Jakarta, FORTUNE — Gelombang demonstrasi besar-besaran sejak akhir Agustus 2025 yang dipicu kemarahan publik atas fasilitas dan tunjangan DPR, membuka ruang perdebatan serius tentang keadilan sosial dan arah pembangunan nasional. Merujuk data BPS per Maret 2025, dengan angka kemiskinan ekstrem masih 0,85 persen atau 2,38 juta jiwa, serta 24 juta orang hidup di bawah garis kemiskinan , para ekonom menilai tuntutan rakyat yang terhimpun dalam 17+8 perlu dibaca ulang melalui kacamata ekonomi syariah. Instrumen ekonomi syariah seperti zakat, wakaf, hingga sukuk sosial dinilai penting untuk merespons krisis kepercayaan sekaligus mempersempit jurang ketimpangan.
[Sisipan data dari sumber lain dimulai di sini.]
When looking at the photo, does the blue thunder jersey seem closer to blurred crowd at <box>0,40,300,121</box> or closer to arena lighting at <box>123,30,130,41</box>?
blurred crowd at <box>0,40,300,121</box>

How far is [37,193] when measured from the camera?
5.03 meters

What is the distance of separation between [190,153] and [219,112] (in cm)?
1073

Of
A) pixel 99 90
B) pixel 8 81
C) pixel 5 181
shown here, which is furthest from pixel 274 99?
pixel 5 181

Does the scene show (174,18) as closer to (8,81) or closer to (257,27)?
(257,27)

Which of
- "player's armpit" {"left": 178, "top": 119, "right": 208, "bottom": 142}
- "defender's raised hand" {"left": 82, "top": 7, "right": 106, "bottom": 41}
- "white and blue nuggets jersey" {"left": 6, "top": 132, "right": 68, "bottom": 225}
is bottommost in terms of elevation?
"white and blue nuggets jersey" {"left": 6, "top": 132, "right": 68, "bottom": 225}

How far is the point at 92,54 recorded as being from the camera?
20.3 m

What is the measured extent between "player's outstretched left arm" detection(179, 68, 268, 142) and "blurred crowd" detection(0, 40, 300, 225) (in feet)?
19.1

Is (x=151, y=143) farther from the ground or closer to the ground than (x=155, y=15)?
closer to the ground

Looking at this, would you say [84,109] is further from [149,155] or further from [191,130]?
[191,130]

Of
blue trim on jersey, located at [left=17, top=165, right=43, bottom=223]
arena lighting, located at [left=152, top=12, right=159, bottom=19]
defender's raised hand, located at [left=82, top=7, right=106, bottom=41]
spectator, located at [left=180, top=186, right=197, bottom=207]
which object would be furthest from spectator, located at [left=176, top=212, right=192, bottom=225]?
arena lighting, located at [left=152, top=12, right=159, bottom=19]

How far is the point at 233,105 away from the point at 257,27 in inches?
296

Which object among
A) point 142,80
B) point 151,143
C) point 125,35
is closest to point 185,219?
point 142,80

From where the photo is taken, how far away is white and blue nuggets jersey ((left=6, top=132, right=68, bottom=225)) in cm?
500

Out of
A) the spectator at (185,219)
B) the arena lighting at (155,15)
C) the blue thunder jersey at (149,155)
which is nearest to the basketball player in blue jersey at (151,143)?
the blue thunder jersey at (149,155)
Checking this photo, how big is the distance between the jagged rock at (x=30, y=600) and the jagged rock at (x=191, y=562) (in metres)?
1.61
Kepala Center for Sharia Economic Development (CSED) Institute for Development of Economics & Finance (INDEF), Nur Hidayah, menegaskan bahwa gelombang protes akhir Agustus merupakan momentum reflektif.
“Demo akhir Agustus 2025 dengan tuntutan 17+8 adalah momentum sosial yang memaksa kita membaca ulang desain pembangunan nasional. Dari jalanan simbol keresahan rakyat, kita bergerak ke kebijakan yang solutif,” ujarnya, dalam diskusi publik bertema “Demo Cermin Kesenjangan, Ekonomi Syariah Memberi Jawaban” yang digelar CSED INDEF di Jakarta, Rabu (10/9).
Ia menambahkan, isu kenaikan fasilitas DPR, disparitas ekonomi, serta lonjakan harga pangan harus dilihat sebagai tanda perlunya pendekatan baru.
“Dalam merespons keresahan ini, ekonomi syariah muncul bukan sebatas jargon, melainkan sebagai tawaran desain ulang sistem ekonomi demi keadilan sosial,” kata Nur.